Somehow Hamilton also found the time to take up karate, to defend himself against bullying in the playground. He has never said why he was bullied, but he was a mixed-race child in an overwhelmingly white town. He became an intermediate black belt. He also played the guitar, which he strummed for his then girlfriend, Rachel Butterfield.

Hamilton still plays the guitar to ease his nerves, often in his McLaren trailer, but his favourites are now Beyoncé and rap star 2Pac. He has a different girlfriend, too. Jodia Ma met the young driver four years ago while they were both studying at the Cambridge College of Arts and Science. She has recently moved back to her birthplace of Hong Kong but they remain together, and after victory in Canada he gave her a diamond bracelet worth £10,000.

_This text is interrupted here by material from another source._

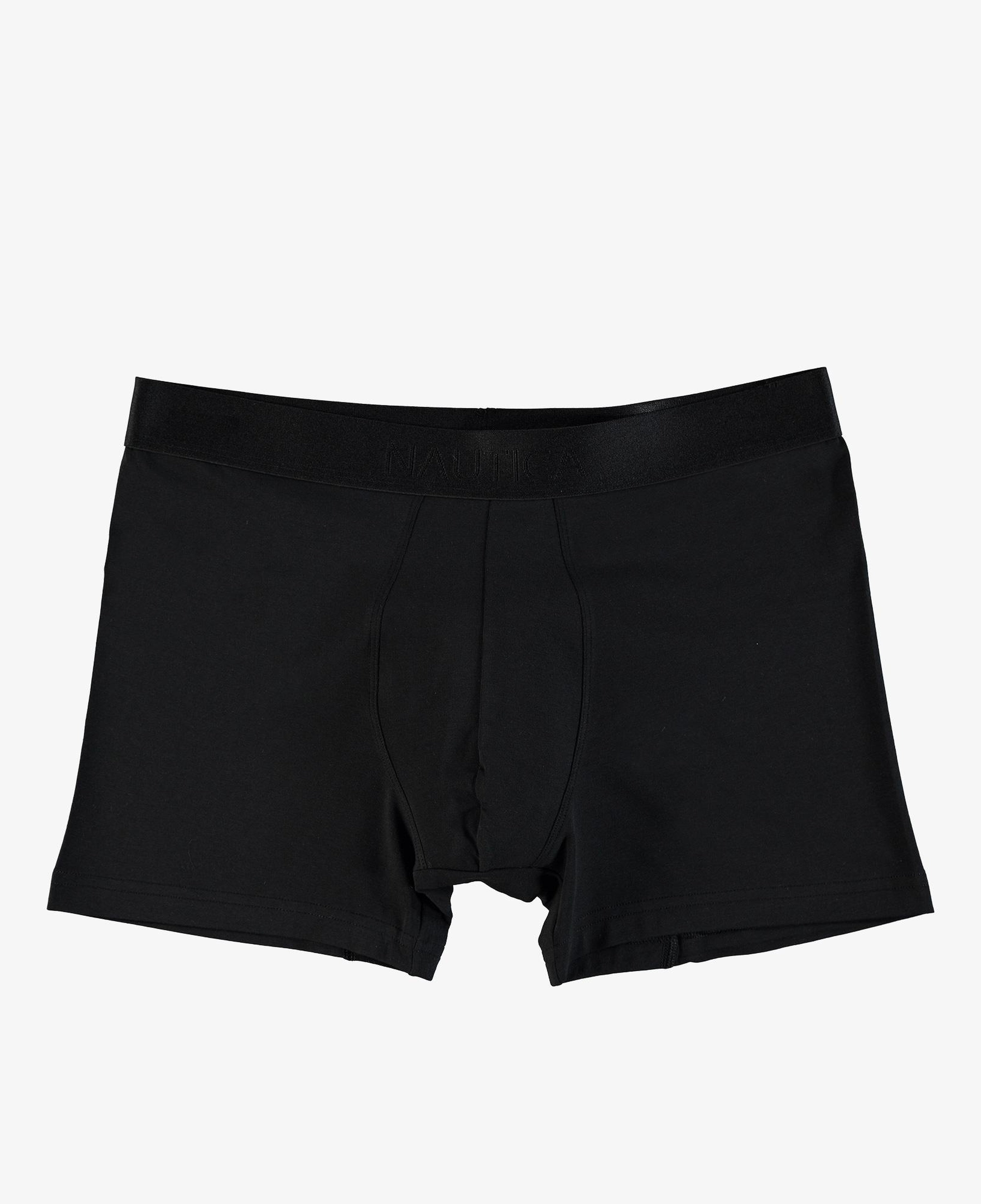 Nautica Erkek Siyah 2li Modal Karışımlı Boxer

Not that journalists can ask about her. A year ago Hamilton would have chatted happily. Now a member of the Vodafone McLaren Mercedes public relations team sweeps in to demand that his private life be left private.

In December he turned up at the Springfield youth club in Hackney, east London, to give out prizes. Sir Jackie Stewart is the president, but most of the members are black. Drugs and violence are common on the surrounding streets, but the club offers young teenagers a glimpse of a different kind of life.

"It shows people something. It shows them black people can do it," said Adrian Murdock-Claridge, 13. Vibert Murdock, a vice-chairman of the club, said: "Lewis is an inspiration for me, personally."

Despite such acts, questions about race are also forbidden by McLaren. His appeal must remain as wide as possible, it seems. His personal website, once an enthusiastic and candid chronicle of his rise, now refers browsers to anodyne team pages.

And yet... Hamilton is not yet arrogant and out of touch like some of his rivals. After coming second in the Monaco Grand Prix, he stepped off the podium and handed his trophy to his brother Nicholas, who he describes as his "best friend and inspiration" ­ saying: "He's always positive. He never complains about what he has. He just keeps his chin up. That is a strong message."

Hamilton moved to Surrey earlier this year to be near the futuristic McLaren Technology Centre. But this season, moving from track to track, he has usually travelled with members of his family, including Nicholas and his PlayStation.

"I never let him win," he says of his little brother. "He goes, 'I'm only a second slower, but I can't beat you.' I say, 'Well Nick, I am an F1 driver.'"

One of the courses they race is Indianapolis. Tonight, for the first time, Lewis will race it for real. His rival will be a Spanish champion, and the prize ­ ultimately ­ will be the world.